E está a atrair em grandes números. Desde que as portas do Palácio São Clemente, residência do cônsul de Portugal, em Botafogo, abriram ao público, às 15h da tarde de sexta-feira (depois de um período de manhã reservado a profissionais) nunca mais deixou de haver fila. Algumas pessoas diziam mesmo ter vindo de fora do Rio propositadamente e por isso esperaram, em alguns casos, mais de uma hora para poderem entrar (o limite de lotação no interior não permitia que uns entrassem enquanto os outros não saíssem). A tal ponto que a organização teve que emitir um aviso para que no resto do fim-de-semana as pessoas soubessem que teriam um tempo de espera calculado em duas horas.

No interior do palácio, na tenda do mercado, 62 produtores portugueses abriam as suas garrafas e tentavam dar resposta a todas as perguntas que surgiam, enquanto a Deli Delícia, uma nova deli do Rio e um dos patrocinadores do evento, vendia vinho, azeite, queijos e enchidos portugueses, e ainda pastéis de nata que desapareciam a grande velocidade.

O objectivo do PÚBLICO e de O GLOBO era precisamente criar um evento destinado ao público consumidor, e com uma dimensão didáctica, apostando para isso também nas provas comentadas e nos cursos dados pelos críticos de ambos os jornais, e alguns convidados especiais como o Master of Wine brasileiro Dirceu Vianna Junior, e o advogado brasileiro e grande apaixonado por Vinho do Porto Guilherme Rodrigues.

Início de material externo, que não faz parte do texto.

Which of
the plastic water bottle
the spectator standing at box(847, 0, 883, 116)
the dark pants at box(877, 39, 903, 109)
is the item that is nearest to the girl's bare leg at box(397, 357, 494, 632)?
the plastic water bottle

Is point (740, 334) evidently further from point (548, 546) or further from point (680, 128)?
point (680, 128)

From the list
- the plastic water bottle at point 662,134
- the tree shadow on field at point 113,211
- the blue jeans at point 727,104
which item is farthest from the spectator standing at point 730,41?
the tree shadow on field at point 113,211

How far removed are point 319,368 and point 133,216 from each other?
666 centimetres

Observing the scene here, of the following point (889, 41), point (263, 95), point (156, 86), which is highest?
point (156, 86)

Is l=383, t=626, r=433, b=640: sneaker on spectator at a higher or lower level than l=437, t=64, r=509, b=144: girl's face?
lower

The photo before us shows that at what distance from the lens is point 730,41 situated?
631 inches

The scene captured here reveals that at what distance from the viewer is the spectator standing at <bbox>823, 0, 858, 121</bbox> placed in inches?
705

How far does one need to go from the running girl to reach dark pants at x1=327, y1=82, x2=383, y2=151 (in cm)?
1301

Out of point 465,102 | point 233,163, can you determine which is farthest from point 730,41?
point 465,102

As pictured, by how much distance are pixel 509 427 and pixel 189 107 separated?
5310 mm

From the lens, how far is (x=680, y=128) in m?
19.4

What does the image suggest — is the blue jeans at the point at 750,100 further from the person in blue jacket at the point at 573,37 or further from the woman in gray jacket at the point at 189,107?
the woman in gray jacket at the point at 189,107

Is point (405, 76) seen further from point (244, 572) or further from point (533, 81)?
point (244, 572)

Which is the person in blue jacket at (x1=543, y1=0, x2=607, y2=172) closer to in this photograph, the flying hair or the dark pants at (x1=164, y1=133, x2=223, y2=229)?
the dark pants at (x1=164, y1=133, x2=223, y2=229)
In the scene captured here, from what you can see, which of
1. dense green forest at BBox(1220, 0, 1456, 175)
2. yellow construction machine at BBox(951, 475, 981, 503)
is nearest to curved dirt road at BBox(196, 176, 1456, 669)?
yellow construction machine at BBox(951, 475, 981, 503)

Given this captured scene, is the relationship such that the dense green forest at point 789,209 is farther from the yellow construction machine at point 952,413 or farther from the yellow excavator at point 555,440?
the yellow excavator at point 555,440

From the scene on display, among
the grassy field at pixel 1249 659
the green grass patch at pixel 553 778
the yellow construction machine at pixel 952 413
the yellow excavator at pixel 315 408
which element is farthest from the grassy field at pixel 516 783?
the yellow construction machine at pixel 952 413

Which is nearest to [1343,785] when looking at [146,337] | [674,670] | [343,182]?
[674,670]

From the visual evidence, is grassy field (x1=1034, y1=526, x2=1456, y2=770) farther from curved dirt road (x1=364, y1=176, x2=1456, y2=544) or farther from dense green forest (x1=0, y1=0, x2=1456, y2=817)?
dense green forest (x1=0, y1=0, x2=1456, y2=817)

Por isso, muito se falou de regiões, de castas e da enorme diversidade de Portugal a esse nível. Uma das sessões que mais depressa esgotou foi a dos Grandes Tintos de Portugal, com o crítico do PÚBLICO Pedro Garcias a começar por explicar que “não há nenhum país do mundo com tanta densidade de castas” por hectare, para depois sublinhar que “uma das marcas distintivas do vinho português é o lote”, dado que “se juntarmos mais uvas diferentes temos vinhos com maior complexidade”.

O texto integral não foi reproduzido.